## Information provided
┄┄┄┄┄┄┄┄┄┄
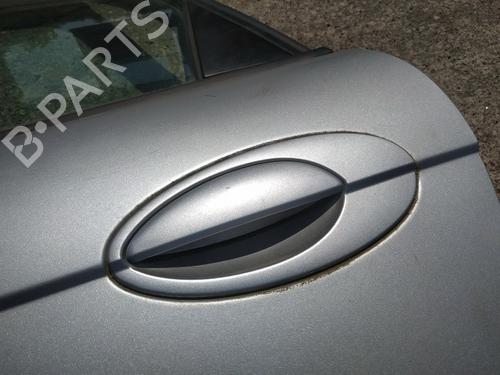 rear-left-exterior-door-handle-citroen-c5-ii-rc_-2004-2005-2006-2007-2008-35406864 main image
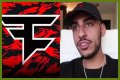 FaZe Rain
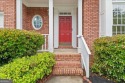 Welcome to this classic brick-front traditional southern home for sale in Snellville Georgia Gwinnett County County on GolfHomes.com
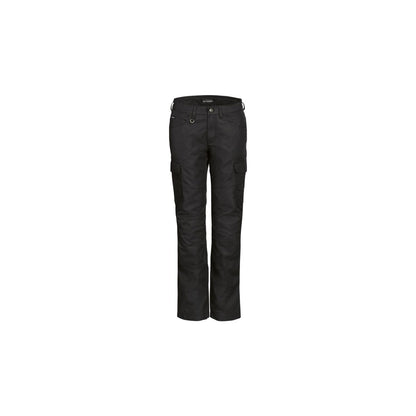 BMW Stachus Women's Trousers - High Road Motorsports - Motorcycle Pants - 76145B3D313 - BMW
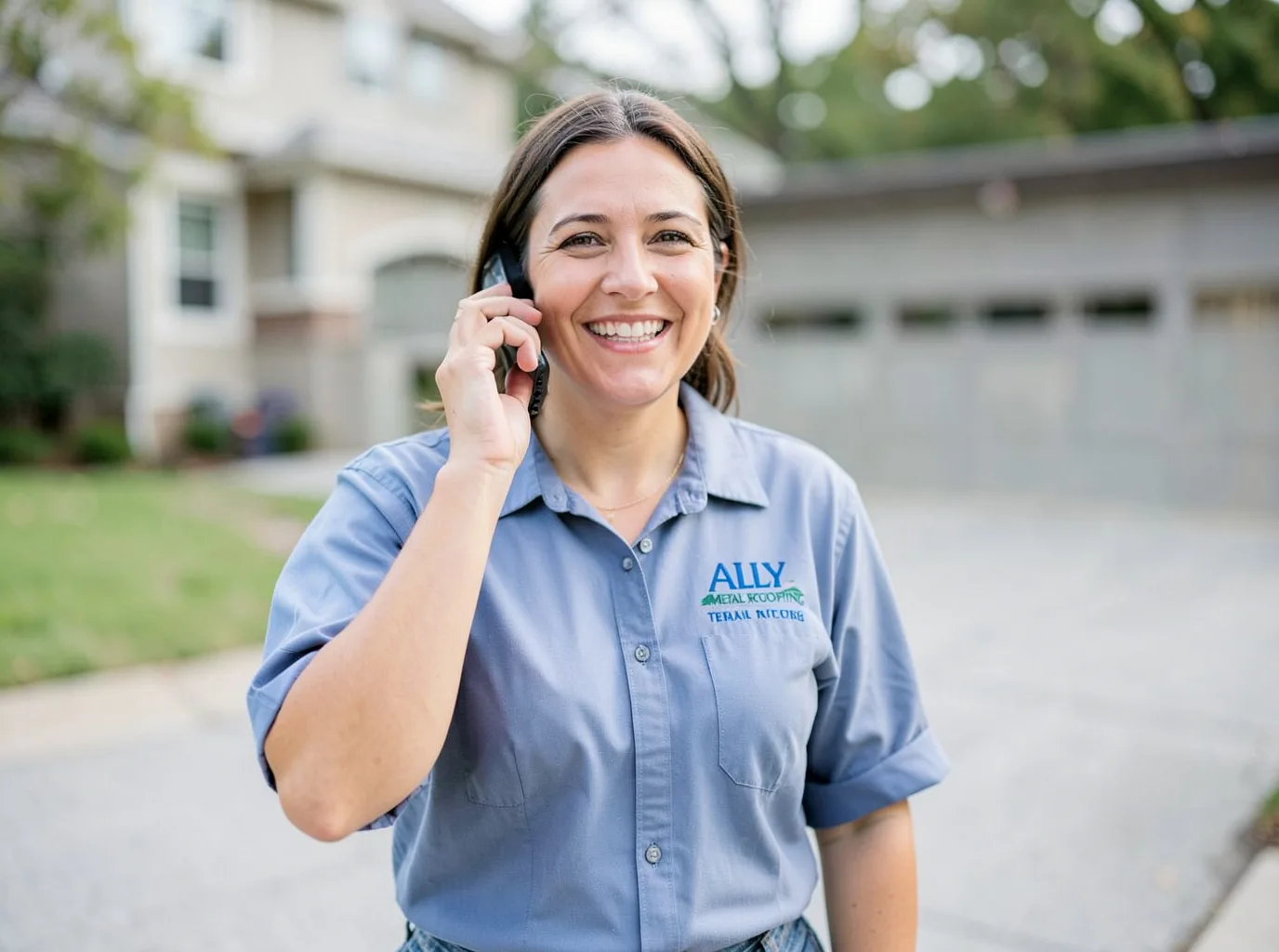 Metal Roof Installation Lydia, SC FAQs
┄┄┄┄┄┄┄┄┄┄
## Work item
Leave nothing out but the pictures when transcribing the records.

## Solution for this task
 rear-left-exterior-door-handle-citroen-c5-ii-rc_-2004-2005-2006-2007-2008-35406864 main image
 FaZe Rain
 Welcome to this classic brick-front traditional southern home for sale in Snellville Georgia Gwinnett County County on GolfHomes.com
 BMW Stachus Women's Trousers - High Road Motorsports - Motorcycle Pants - 76145B3D313 - BMW
 Metal Roof Installation Lydia, SC FAQs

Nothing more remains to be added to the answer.